然后那女的用汉话说:“跟我们走,要不,死在这里!”
我一下就明白了,这是两个特工啊。他们本想混进营房,被识破了,又想抓我们做俘虏。我把班副往身后一挡,说:“你快下去报信!老子跟他龟儿子拼了!”
不能当俘虏,当时我就这一个念头。
当兵以前我学过点拳棒,师傅早年间是袍哥头子。要动手就得快,我一脚尖挑起地上一块石头,踢中那男娃娃的小腿骨,他诶哟一声跌跪在地上,对着我放了枪,没中。那女人也扣了扳机,不晓得是不是我命大,哑火了。
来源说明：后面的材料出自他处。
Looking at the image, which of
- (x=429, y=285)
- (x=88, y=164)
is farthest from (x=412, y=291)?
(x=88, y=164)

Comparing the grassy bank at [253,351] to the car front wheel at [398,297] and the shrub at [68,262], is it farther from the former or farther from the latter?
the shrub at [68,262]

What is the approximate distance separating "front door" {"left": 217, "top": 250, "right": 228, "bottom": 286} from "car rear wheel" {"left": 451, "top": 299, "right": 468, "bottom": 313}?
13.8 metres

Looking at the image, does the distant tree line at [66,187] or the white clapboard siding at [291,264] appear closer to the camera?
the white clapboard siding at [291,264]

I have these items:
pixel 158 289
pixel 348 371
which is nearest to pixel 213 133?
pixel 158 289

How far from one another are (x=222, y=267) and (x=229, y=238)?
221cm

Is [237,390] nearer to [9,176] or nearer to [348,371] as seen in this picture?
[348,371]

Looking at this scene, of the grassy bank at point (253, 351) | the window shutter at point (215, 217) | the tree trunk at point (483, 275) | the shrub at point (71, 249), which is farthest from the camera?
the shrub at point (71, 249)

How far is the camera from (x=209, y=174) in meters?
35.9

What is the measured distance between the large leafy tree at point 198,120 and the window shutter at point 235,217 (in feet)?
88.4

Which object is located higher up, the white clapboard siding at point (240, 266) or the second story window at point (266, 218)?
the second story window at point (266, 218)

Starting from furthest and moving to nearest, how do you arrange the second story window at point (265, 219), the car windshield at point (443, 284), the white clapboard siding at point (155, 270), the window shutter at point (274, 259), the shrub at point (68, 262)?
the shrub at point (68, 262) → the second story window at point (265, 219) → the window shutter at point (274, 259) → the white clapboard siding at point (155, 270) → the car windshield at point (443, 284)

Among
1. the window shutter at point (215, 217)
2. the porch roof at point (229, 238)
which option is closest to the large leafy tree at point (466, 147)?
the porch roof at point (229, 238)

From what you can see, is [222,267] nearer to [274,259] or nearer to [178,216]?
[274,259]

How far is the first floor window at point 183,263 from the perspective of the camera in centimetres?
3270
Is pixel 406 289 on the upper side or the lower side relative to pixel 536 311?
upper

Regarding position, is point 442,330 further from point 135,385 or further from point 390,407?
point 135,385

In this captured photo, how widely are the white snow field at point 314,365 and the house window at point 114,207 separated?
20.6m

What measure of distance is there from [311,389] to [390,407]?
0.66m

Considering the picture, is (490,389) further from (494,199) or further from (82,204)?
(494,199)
这么说吧,其实对女人和孩子我都不愿意下手,可那个时候要是手下留情,接着死的就会是我更多的兄弟伙。来不及再想,我一刀砍向了那个男娃娃。景颇人打的铁是好啊,刀都没有卷刃。
那个娃娃临死前把手枪丢了出去,我想抢,只慢了一步,被那女人抓在手里,对班副后背开了火。她准头十足,班副当时就不行了。我红了眼,班副屋头只他一个娃儿,他妈老汉儿靠谁去?
那女人枪法虽好,但一来是那手枪实在不得力,二来背着的背篓有点影响她行动,闪得慢了点,没打中我,反被我劈中了左边臂膀,血溅了一身。她看了我一眼,把枪按在自己心口开了最后一枪。
后来我们看那背篓,里面装的是苏式手雷。要是真让她混进了营房,后果不消我说。
这个女人确实是越南人民军特工队的,我记得是少尉,连那个娃娃也是特工队的正式战士。当时还特意看了看他们藏在身上的名牌,娃娃的名字我记不到了,那女人的名字里有个“宁”字。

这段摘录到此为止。